EXERCISE INSTRUCTIONS:
Report every line in the items below that contains the word "horse".

****************

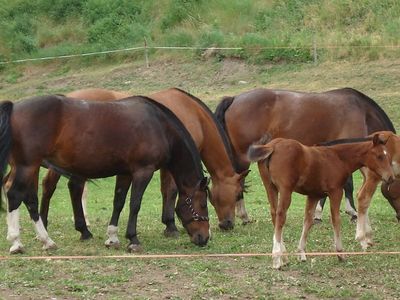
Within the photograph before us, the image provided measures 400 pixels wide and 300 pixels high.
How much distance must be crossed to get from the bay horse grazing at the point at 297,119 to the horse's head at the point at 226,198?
1514 millimetres

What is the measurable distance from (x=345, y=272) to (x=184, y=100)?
3.58 m

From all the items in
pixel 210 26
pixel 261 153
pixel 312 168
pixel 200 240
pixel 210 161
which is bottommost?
pixel 210 26

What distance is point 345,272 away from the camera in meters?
8.45

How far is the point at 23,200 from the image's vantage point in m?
9.38

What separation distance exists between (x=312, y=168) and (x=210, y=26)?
2413cm

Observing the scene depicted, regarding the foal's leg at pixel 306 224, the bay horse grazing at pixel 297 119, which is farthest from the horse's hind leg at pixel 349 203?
the foal's leg at pixel 306 224

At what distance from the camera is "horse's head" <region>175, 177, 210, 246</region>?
9.93 m

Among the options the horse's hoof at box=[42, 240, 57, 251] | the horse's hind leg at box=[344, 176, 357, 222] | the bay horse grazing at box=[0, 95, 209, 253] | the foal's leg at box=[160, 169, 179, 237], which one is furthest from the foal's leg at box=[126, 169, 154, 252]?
the horse's hind leg at box=[344, 176, 357, 222]

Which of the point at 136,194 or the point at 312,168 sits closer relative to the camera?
the point at 312,168

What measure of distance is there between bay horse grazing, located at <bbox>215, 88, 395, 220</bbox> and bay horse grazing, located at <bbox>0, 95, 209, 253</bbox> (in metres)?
2.40

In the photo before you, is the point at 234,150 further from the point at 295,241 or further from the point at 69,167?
the point at 69,167

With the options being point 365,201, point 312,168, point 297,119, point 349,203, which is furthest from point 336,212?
point 349,203

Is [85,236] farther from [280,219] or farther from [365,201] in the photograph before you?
[365,201]

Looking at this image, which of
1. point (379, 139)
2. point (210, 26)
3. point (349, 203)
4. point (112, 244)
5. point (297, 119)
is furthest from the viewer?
point (210, 26)
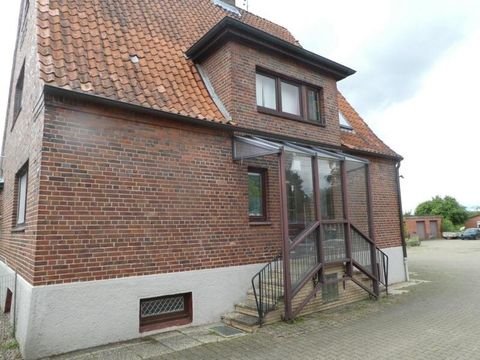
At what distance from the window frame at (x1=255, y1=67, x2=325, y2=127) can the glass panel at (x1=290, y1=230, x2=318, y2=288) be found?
10.0 feet

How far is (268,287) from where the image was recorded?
7.39 meters

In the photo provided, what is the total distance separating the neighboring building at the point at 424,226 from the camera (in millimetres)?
44062

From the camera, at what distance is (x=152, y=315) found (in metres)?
6.31

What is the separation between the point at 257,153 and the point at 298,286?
8.92ft

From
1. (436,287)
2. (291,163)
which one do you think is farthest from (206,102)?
(436,287)

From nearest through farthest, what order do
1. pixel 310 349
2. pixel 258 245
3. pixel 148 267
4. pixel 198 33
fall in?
pixel 310 349, pixel 148 267, pixel 258 245, pixel 198 33

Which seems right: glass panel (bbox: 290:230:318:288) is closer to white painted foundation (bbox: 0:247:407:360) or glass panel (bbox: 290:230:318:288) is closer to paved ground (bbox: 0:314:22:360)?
white painted foundation (bbox: 0:247:407:360)

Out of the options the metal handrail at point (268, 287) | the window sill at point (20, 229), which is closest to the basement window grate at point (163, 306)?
the metal handrail at point (268, 287)

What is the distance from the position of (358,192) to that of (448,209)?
179 feet

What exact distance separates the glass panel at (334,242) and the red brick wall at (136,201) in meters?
1.19

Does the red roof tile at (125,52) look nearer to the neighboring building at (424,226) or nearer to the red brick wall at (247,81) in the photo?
the red brick wall at (247,81)

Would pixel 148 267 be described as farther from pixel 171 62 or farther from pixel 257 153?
pixel 171 62

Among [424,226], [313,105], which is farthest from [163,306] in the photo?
[424,226]

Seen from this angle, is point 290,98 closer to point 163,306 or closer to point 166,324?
point 163,306
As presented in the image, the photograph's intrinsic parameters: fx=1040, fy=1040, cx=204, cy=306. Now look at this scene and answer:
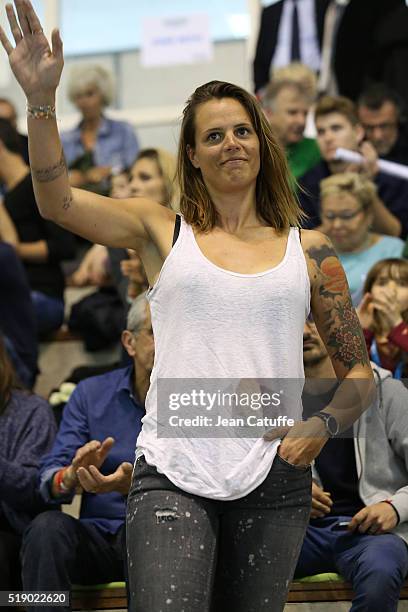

****************

CORRECT RESULT:
How much distance must be crossed to get from the bay horse grazing at the point at 297,119 to the horse's head at the point at 226,198?
Observing the scene depicted, regarding the foal's leg at pixel 306 224, the bay horse grazing at pixel 297 119, which is farthest from the horse's hind leg at pixel 349 203?
At what distance from the camera is "horse's head" <region>175, 177, 210, 246</region>?
Among the options the horse's hoof at box=[42, 240, 57, 251] | the horse's hind leg at box=[344, 176, 357, 222] | the bay horse grazing at box=[0, 95, 209, 253] | the foal's leg at box=[160, 169, 179, 237], which one is furthest from the foal's leg at box=[126, 169, 154, 252]?
the horse's hind leg at box=[344, 176, 357, 222]
What measure of distance is there between bay horse grazing, located at <bbox>215, 88, 395, 220</bbox> and bay horse grazing, located at <bbox>0, 95, 209, 253</bbox> (in metres)?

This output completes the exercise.